**Text segment:**
<<<<

CAVs are likely to generate significant changes to transport and mobility. They will generate a number of benefits, as well as bring a number of challenges or problems. The balance between benefits and problems will depend partly on the characteristics of the technology, the policies adopted by administrations and how the vehicles are used. In particular, the choice between owning and using them as MaaS will have a significant impact on this balance. As in other cases, the benefits to individuals will not necessarily align with the maximum benefits to society.

The most frequently mentioned benefit of AVs is a reduction in accidents thanks to removing a significant cause of them: human error. It is also claimed that as AVs could drive closer to each other thanks to faster reaction times, they will also improve traffic flow and road capacities. These two benefits may accrue at relatively low levels of automation, namely 2 and 3. For Levels 4 and 5, there will be three additional benefits to users: the ability to undertake other activities whilst travelling, improved mobility for those currently unable to drive and a mixed-blessing solution to parking problems.

The use of AVs as MaaS will introduce an additional set of benefits and challenges. These are outlined here and discussed in detail in the MaaS section of this site. These main benefits are discussed in turn.

2 Safety

(See also Safety)
It has been estimated that AVs may eliminate up to 90% of accidents as they are mostly caused by human error, either directly or as a contributing factor.This may bring highway traffic accident rates to the level of railways and aviation. In the US this has been estimated to prevent up to US$190 billion in damages and health-costs annually and save thousands of lives. This is a very significant and emotional benefit that is likely to encourage companies and authorities to facilitate the adoption of this technology.

Many of the safety benefits will be achieved with driver assistance technology, for example, SAE Levels 2 and 3 of automation. A good deal will depend on how quickly that level and above become part of the vehicle fleet. Currently, we do not have a full understanding of how intermediate levels of penetration will affect accident rates.

>>>>

**Your goal:**
Summarize the text on autonomous vehicles in two sentences.

**Information provided:**
<<<<

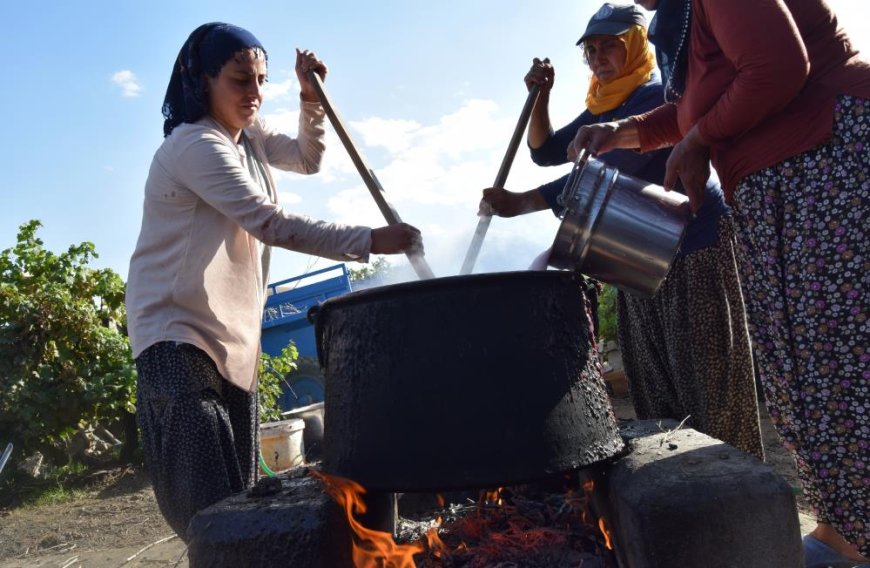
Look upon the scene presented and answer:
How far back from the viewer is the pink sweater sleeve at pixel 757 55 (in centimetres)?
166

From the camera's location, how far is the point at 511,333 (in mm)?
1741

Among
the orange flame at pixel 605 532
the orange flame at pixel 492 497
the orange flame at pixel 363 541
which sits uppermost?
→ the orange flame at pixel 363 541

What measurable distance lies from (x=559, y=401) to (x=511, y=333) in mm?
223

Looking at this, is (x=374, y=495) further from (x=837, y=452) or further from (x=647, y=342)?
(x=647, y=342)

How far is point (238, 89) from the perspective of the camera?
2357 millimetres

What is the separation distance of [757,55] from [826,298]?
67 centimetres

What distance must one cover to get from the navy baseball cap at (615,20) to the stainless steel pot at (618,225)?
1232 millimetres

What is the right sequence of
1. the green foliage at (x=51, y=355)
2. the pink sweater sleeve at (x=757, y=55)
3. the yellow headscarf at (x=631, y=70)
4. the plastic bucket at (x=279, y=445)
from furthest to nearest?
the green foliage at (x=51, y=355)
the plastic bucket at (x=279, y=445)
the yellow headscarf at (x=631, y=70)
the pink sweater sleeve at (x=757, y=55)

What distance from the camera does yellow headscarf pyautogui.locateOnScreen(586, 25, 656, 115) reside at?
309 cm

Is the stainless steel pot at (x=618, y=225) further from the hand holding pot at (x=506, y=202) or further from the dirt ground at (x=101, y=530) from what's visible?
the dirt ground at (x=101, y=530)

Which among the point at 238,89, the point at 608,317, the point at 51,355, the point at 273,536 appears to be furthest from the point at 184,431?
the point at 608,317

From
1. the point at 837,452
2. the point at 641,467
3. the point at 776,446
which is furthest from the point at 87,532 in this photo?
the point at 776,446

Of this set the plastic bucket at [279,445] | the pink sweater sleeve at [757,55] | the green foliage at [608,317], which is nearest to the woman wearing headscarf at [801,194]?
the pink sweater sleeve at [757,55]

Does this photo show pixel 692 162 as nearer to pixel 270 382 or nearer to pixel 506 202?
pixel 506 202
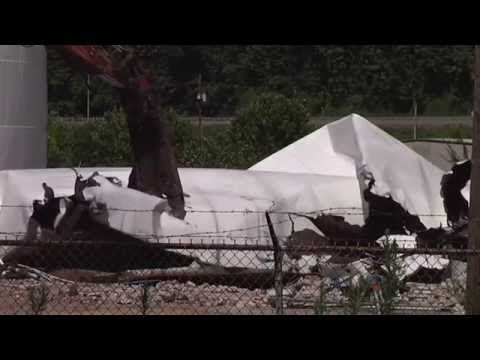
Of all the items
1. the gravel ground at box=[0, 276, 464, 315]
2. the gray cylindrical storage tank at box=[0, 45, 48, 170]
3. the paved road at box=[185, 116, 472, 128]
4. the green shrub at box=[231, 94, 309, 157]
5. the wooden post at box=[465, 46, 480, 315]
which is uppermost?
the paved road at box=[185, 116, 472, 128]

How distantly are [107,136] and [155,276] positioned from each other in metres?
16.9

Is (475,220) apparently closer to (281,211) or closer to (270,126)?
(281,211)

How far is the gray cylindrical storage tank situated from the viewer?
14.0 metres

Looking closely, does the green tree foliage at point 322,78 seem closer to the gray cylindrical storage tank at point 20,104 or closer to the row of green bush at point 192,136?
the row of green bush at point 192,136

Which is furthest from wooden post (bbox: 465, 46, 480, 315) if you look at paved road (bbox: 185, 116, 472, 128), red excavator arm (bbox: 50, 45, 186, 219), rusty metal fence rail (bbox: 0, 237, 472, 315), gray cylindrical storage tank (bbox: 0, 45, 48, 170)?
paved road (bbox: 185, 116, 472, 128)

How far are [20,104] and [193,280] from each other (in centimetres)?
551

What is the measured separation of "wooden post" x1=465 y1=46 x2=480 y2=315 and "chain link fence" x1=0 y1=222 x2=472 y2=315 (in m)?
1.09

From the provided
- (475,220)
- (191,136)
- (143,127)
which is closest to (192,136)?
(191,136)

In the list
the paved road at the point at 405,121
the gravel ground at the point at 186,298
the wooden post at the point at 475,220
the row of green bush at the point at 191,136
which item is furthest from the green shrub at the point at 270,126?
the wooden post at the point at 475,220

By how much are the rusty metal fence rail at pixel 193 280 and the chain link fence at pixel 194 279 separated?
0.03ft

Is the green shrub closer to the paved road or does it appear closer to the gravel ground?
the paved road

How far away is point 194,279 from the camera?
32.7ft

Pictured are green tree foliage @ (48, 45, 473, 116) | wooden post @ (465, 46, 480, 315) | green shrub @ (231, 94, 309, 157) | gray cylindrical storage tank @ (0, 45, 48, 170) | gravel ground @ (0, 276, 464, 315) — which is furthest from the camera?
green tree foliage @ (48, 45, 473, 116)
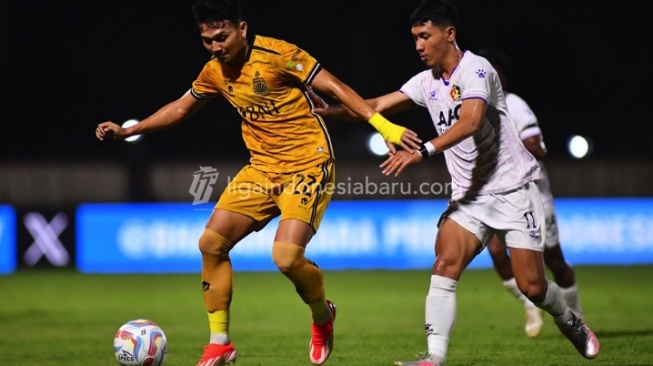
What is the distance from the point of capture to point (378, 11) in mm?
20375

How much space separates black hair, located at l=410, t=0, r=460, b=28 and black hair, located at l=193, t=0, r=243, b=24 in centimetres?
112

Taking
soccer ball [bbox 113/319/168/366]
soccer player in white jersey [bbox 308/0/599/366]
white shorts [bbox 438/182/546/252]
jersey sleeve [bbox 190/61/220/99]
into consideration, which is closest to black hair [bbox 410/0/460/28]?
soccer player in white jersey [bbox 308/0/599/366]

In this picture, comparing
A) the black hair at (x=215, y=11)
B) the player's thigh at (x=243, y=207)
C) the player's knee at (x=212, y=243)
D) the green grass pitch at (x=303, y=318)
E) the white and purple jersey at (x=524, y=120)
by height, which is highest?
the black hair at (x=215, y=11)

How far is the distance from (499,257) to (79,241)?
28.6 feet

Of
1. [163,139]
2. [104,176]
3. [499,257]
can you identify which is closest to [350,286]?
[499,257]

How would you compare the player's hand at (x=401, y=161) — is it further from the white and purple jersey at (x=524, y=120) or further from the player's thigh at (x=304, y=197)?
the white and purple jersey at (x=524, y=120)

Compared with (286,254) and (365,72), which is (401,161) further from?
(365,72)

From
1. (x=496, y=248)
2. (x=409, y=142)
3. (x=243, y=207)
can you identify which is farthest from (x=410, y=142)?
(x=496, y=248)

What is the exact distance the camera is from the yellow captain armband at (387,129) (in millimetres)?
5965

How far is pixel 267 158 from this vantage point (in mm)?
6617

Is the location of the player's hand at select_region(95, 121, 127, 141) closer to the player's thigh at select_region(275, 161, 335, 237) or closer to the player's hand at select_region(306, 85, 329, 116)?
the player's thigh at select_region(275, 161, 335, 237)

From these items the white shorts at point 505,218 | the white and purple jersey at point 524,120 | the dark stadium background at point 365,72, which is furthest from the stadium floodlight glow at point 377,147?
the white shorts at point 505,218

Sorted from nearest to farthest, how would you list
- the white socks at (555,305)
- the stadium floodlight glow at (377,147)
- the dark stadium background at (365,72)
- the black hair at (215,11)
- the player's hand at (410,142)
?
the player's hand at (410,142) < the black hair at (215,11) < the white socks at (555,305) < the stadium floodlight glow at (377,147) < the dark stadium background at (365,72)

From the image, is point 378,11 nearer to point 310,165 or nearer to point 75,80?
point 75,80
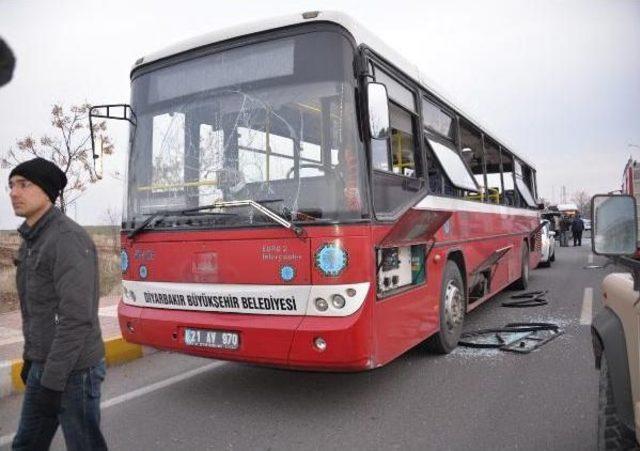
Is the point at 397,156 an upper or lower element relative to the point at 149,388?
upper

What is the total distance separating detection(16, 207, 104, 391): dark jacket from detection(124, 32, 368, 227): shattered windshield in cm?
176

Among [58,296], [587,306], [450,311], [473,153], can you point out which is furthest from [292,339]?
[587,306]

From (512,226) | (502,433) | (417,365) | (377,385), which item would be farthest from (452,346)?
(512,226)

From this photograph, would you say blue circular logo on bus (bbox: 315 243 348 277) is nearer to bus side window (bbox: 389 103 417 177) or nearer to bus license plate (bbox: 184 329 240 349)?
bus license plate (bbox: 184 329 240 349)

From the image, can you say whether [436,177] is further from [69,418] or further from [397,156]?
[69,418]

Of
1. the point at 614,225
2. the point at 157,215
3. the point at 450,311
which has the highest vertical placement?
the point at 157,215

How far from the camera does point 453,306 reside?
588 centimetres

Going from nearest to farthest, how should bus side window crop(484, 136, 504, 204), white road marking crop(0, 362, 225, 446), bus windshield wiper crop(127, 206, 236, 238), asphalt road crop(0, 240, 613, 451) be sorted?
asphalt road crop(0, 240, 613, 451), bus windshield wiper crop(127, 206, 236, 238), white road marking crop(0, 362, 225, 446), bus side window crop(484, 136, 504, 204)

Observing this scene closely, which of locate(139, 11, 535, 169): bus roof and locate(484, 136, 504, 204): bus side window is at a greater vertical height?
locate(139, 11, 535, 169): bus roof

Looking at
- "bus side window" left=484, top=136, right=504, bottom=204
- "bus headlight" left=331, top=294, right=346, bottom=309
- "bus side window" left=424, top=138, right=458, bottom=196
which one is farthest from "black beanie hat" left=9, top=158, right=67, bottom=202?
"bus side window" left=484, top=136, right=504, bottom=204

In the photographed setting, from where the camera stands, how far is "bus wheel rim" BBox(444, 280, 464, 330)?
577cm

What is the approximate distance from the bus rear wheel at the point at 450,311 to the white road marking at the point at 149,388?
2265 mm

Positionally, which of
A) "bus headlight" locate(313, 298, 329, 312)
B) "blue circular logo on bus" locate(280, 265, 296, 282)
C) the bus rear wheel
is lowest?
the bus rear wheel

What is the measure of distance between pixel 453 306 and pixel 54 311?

>>>>

**Reply:**
Autonomous vehicles are likely to change transport and mobility significantly, bringing both benefits and problems whose balance depends on the technology, the policies of administrations, and how the vehicles are used, especially whether they are owned or used as MaaS. Their most cited benefit is fewer accidents through removing human error, possibly up to 90% fewer, along with better traffic flow and, at Levels 4 and 5, the chance to do other things while traveling, improved mobility for those unable to drive, and a mixed-blessing solution to parking problems.